El Salvador President Nayib Bukele met with President Donald Trump on Monday, where he declared he will not “smuggle a terrorist into the United States.”
When asked if he would return a deported MS-13 member currently involved in a legal battle, Bukele said, “How can I smuggle, how can I return him to the United States? I smuggle him into the United States? What do I do? Of course, I’m not going to do it.”
“The question is preposterous,” he stated. “How can I smuggle a terrorist into the United States? I don’t have the power to return him to the United States.”
When asked if he could release the gang member inside El Salvador, Bukele responded, “Yeah, but I’m not releasing—I mean, we’re not very fond of releasing terrorists into our country.”
“We just turned the murder capital of the world to the safest country of the Western Hemisphere and you want us to go back to releasing the criminals so we can go back to being the murder capital of the world? That’s not going to happen,” he explained.
Secretary of State Marco Rubio added during the meeting that the individual in discussion is a “citizen of El Salvador.”
“He was illegally in the United States and was returned to his country. That’s where you deport people, back to their country of origin, except for Venezuela that was refusing to take people back or places like that.”
Earlier this month, Judge Paula Xinis denied the Trump administration’s request to lift her order requiring the return of the MS-13 gang member.
“Defendants have claimed—without any evidence—that Abrego Garcia is a member of MS-13 and then housed him among the chief rival gang, Barrio 18,” Xinis wrote. “Not to mention that Barrio 18 is the very gang whose years’ long persecution of Abrego Garcia resulted in his withholding from removal to El Salvador.
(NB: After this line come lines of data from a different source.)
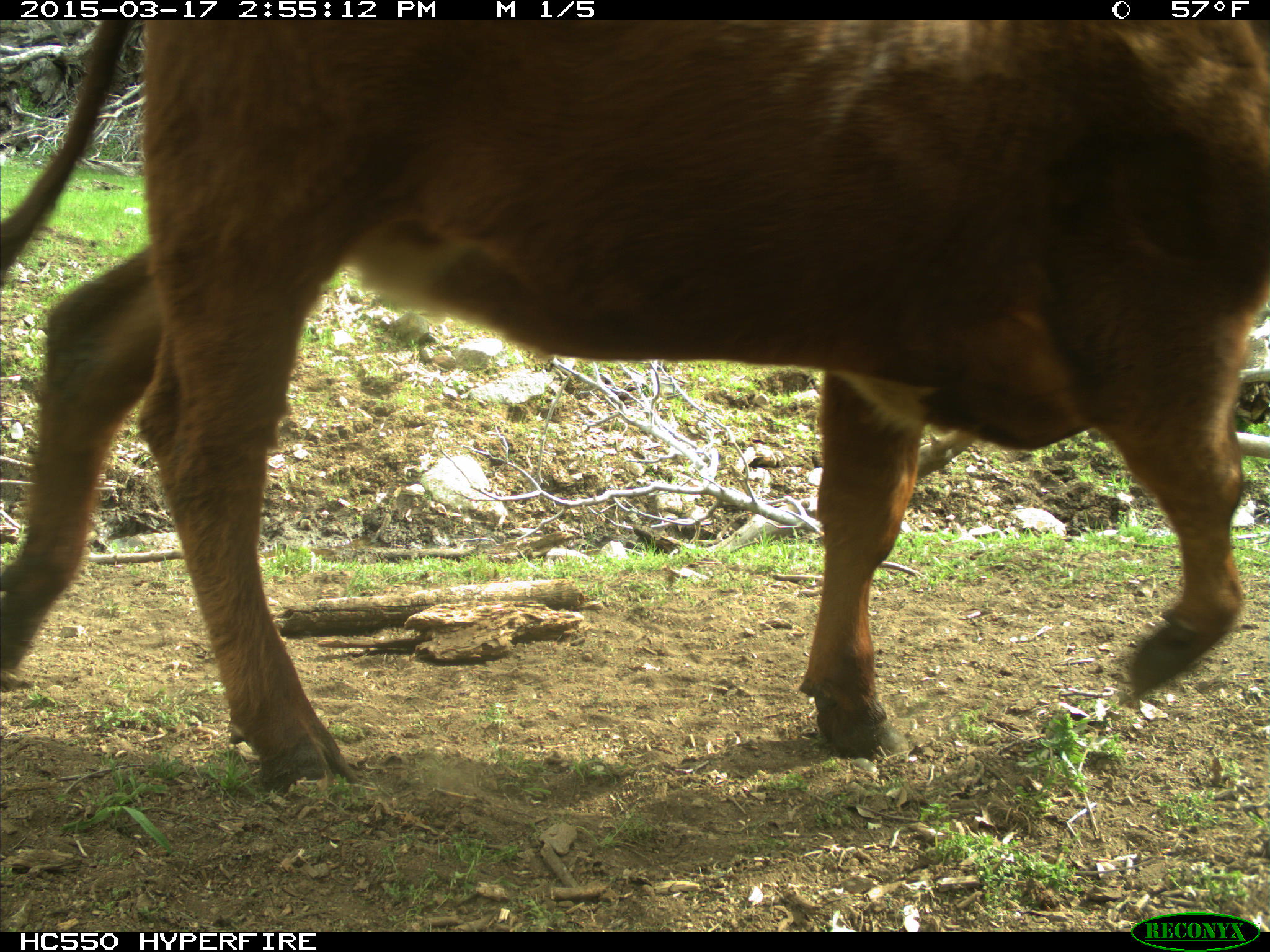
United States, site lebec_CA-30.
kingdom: Animalia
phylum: Chordata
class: Mammalia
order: Artiodactyla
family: Bovidae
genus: Bos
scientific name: Bos taurus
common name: domestic cow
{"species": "Bos taurus (domestic cow)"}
To be sure, Abrego Garcia will suffer irreparably were he not accorded his requested relief.”
The Supreme Court has also ordered that the United States must facilitate the return of Kilmar Abrego Garcia, writing that the government must facilitate the migrant’s “release from custody in El Salvador and to ensure that his case is handled as it would have been had he not been improperly sent to El Salvador.”